L'elezione di un dottore di gran fama era una delle più solenni cure dell'università e vi prendevano parte con grande impegno anche le autorità civili. In un decreto veneto del 1400 si ordina che siano procurati per l'università di Padova «famosi doctores et valentes,» e parlandosi nello stesso decreto di Pietro d'Abano, si dice: «quem tamquam necessarissimum haberi volumus[326].»
La nomina di un dottore in una università poteva anche decidere della venuta di numerosa e scelta scolaresca. Quando Bologna nel 1321 rimase deserta di scolari per la condanna di uno studente catalano, quei che tornarono in seguito a studiarvi posero per condizione al Comune il richiamo di Jacopo Belvisio dicendo che dietro di lui sarebbero venuti tutti gli scolari che erano in Perugia e molti altri ancora[327].
Ma ciò che dimostra quanto amore ed impegno ponessero non solo le università ma anche i comuni e l'intera cittadinanza nella scelta di buoni insegnanti, sono le numerose lettere e circolari che le Repubbliche si scambiavano frequentemente per invitare nuovi dottori e per pregare direttamente i magistrati del luogo dove essi insegnavano a cederli ad altre università in segno di amicizia e fratellanza. Chi è avvezzo a leggere nella storia delle città italiane le loro perpetue discordie e a deplorare le guerre fraterne del medio evo, deve provare maraviglia vedendo con quanta cortesia ed amorevolezza trattassero fra loro città spesso nemiche e quanta solennità di modi e di linguaggio impiegassero nelle lettere che reciprocamente si inviavano nell'occasione della nomina di qualche insigne dottore[328].
Decretata la nomina di un dottore, gli veniva partecipata dagli ufficiali dello Studio coi quali il nuovo eletto si poneva in comunicazione e stabiliva i patti e le condizioni per le quali obbligavasi ad insegnare.
In questi accordi preliminari il dottore eletto esponeva le sue pretese riguardo allo stipendio ed affacciava i diritti di anzianità e di merito scientifico che giustificavano le sue domande.
L'elezione dei dottori nel medio evo si fondava adunque sul reciproco consenso e non era che un vero e proprio contratto di locazione d'opera.

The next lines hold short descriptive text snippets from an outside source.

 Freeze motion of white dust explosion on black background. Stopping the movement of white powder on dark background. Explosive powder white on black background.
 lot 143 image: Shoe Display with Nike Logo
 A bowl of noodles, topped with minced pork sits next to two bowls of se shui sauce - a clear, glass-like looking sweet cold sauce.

I dottori di maggior fama quando erano chiamati ad insegnare in una università imponevano condizioni a loro piacere, essendo sicuri che sarebbero state accolte.
Un esempio ci dimostrerà ad evidenza come fra i dottori e i collegi universitarii si discutessero le condizioni dell'insegnamento.

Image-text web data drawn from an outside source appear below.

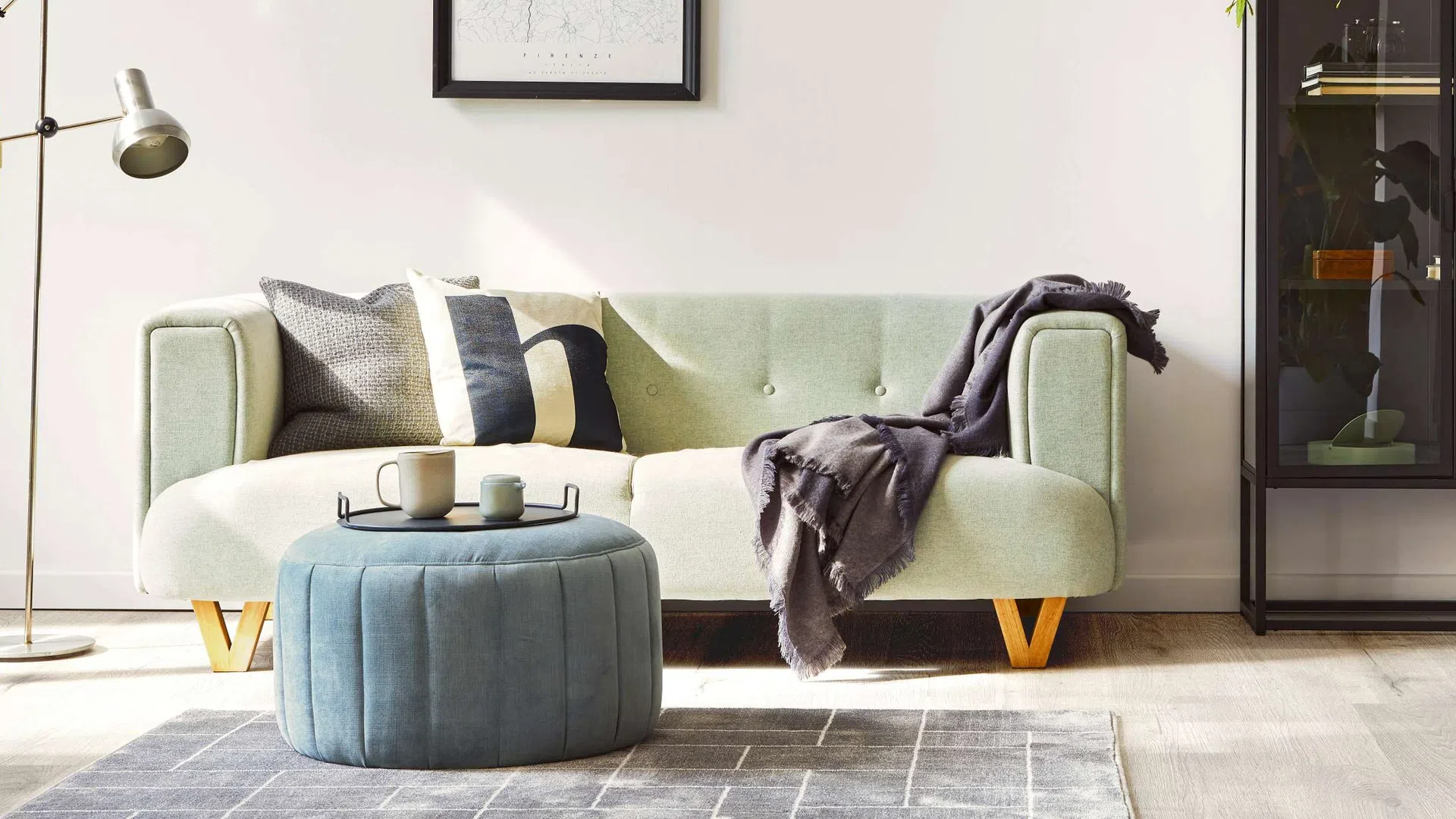 Modern living room with light green sofa, blue ottoman, cozy throw, and floor lamp on wooden floor.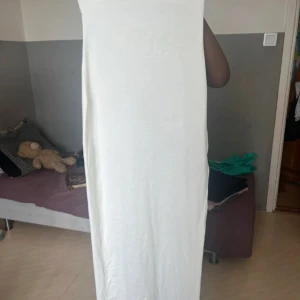 Vit axelbandslös långklänning - Säljer en stilren vit långklänning med axelbandslös design. Klänningen har en slim passform som sitter snyggt mot kroppen och är perfekt för dig som gillar minimalistisk stil. Den har även en slits vid sidan om som en extra detalj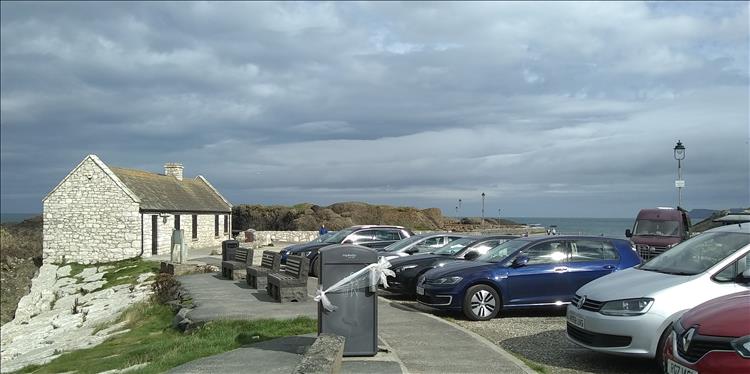 A small low house and cars at the car park in Ballintoy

Nel 1488 gli ufficiali dello Studio di Pisa chiesero all'università di Bologna un canonista che fosse molto abile nella sua scienza per insegnare a Pisa.

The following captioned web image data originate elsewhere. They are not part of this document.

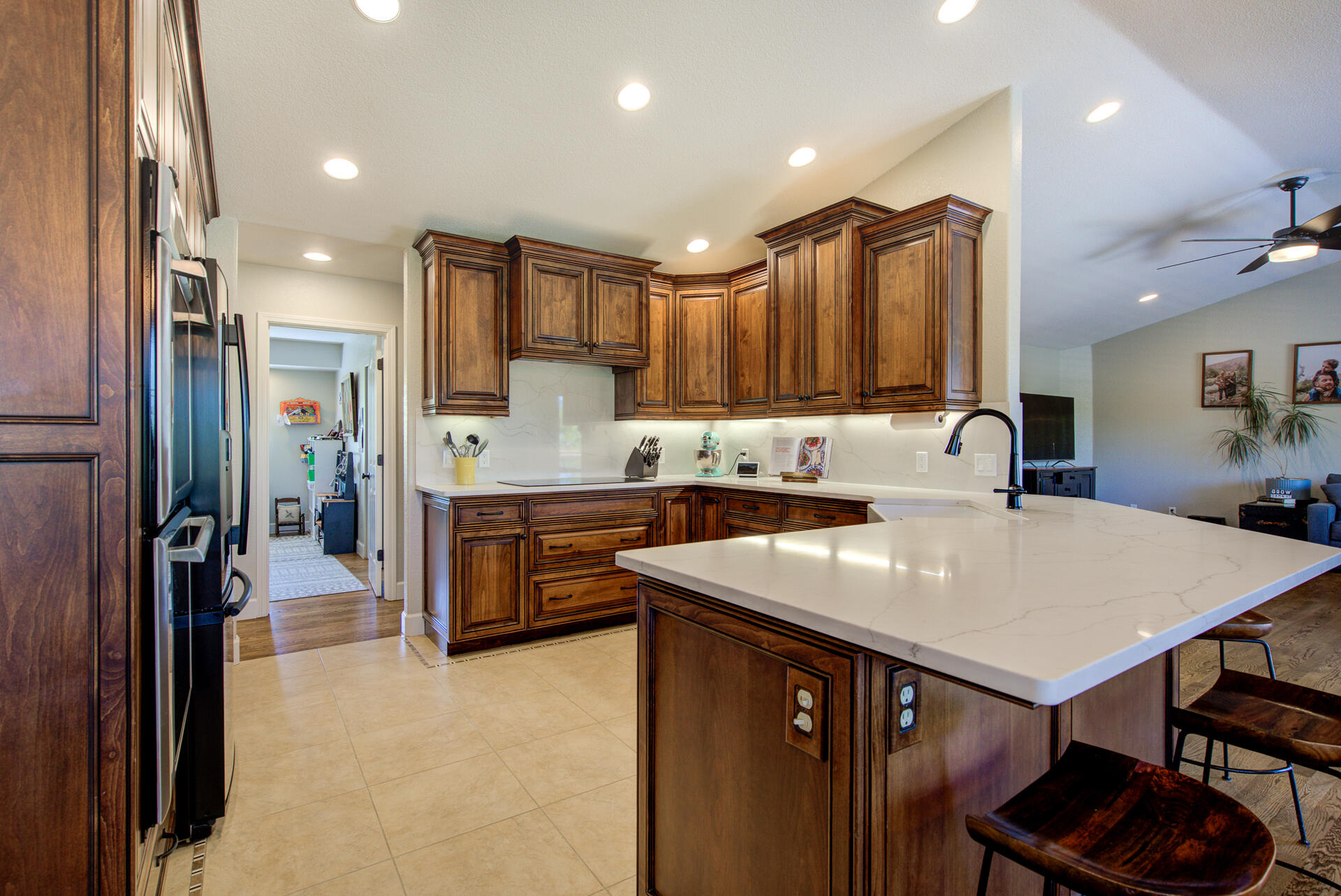 13416 Luna Drive Redding, CA 96003 - Photo 22 of 64 a kitchen with kitchen island a stove a sink a refrigerator and chairs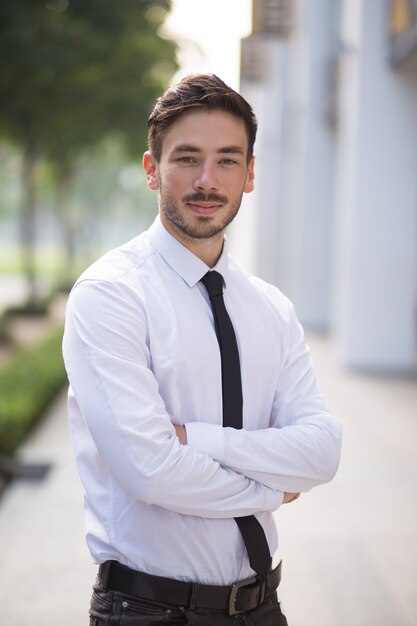 Ambitious businessman standing in street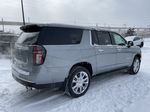 Gray[Sterling Grey Metallic] 2024 Chevrolet Suburban High Country Right Rear Corner Photo in Calgary AB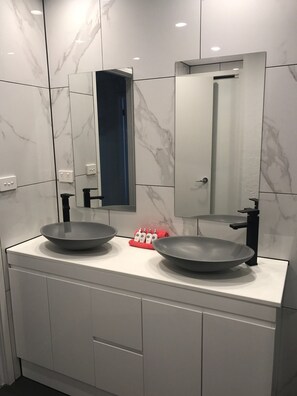Hair dryer, towels, soap, toilet paper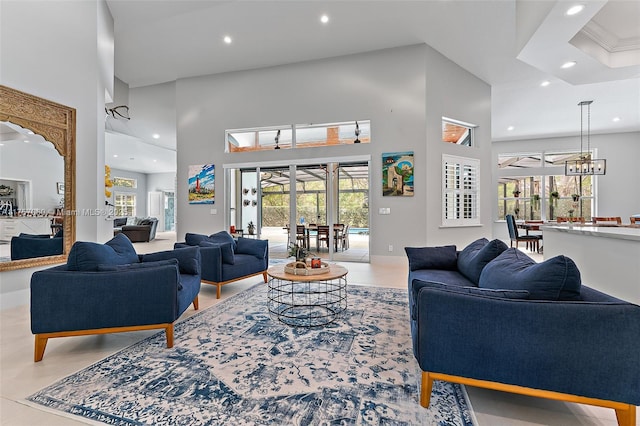 living area with a towering ceiling and recessed lighting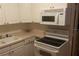 White cabinets, microwave, and electric stove top at 1601 Essex N Dr, St Petersburg, FL 33710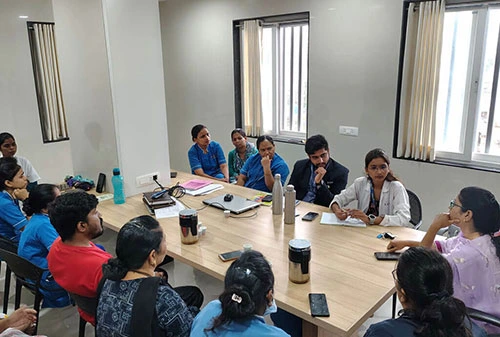 Doctors team meeting and discussing patient treatment in hospital Nashik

Interpellato uno dei più famosi, rispose agli ufficiali dello Studio pisano che volentieri si sarebbe recato colà quando fosse potuto venire con «suo honore et comodo.» E poi così soggiungeva: «et inanzi che vegna a la conclusione del salario io ve notifico che è 30 anni che io ho lecto le lectioni ordinarie continuamente, cioè anni 20 in ragione canonica, et anni 10 in ragione civile come ne potria rendervene certo Mes. Bartholomeo Sozino che semo d'una casarola (?) et etate, et se ve notifico, che io qua ad presente ho lire 800 di Bolognini d'argento, e, perchè ne voglio lire 1000 non voglio leggere a Bologna, e perchè si è saputo a Padova della mia intentione, lo Rectore dello Studio di Padova cum certi Deputati mi hanno scritto che se io voglio andare leggere là, la mattina a ragione civile a concurrentia d'uno Mess. Iasone, me daranno lire 1800 di Bolognini e forse 2000. Lo quale Studio è degno Studio, secondo che io intendo, e ci è assai competente vivere. Ve notifico che quando venni a Pisa, quando si principiò lo Studio, fu promesso di fare exempti li Doctori e li Scolari; non si fè allora, e questo dico chè so che lo vivere lì è assai caro, et li affitti delle case sono excessivi, sicchè si spende assai denari, e ve notifico quando io venni a Pisa in vectura, de' libri et altre cose necessarie, et in fare translatione di Studio in altri luoghi per la peste, spesi più di ducati 100, et al presente ho il doppio delle cose. Per il che io concludo che io vorria volentieri leggere a Pisa, perchè mi piace quella terra e sopra tutto è conforme alla mia natura, dummodo che io leggessi cum honore.